* **SOURCE DATA**
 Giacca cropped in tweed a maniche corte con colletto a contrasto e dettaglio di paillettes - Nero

...

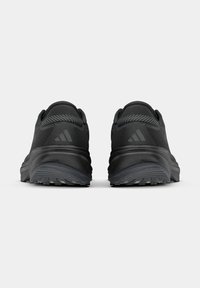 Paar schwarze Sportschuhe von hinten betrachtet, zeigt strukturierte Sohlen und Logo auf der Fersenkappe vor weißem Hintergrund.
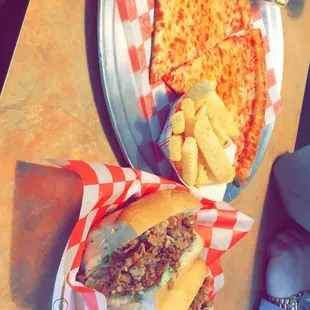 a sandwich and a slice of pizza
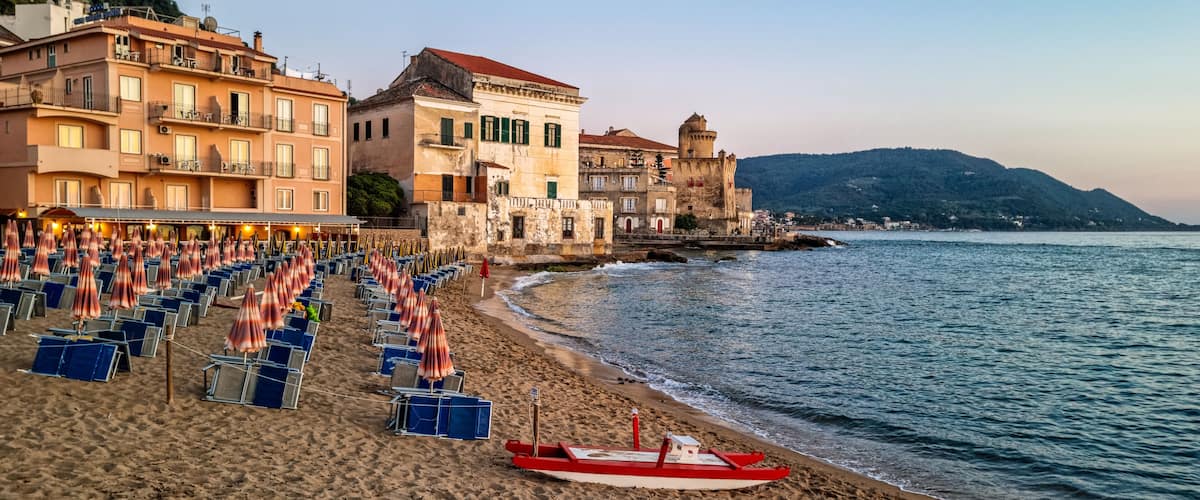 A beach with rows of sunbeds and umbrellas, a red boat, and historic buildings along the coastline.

* **WHAT YOU WILL DO**
The answer is the lines of the material above, from the one containing "Paar schwarze Sportschuhe" down to the one containing "A beach with", given exactly and without images.

* **TASK SOLUTION**
 Paar schwarze Sportschuhe von hinten betrachtet, zeigt strukturierte Sohlen und Logo auf der Fersenkappe vor weißem Hintergrund.
 a sandwich and a slice of pizza
 A beach with rows of sunbeds and umbrellas, a red boat, and historic buildings along the coastline.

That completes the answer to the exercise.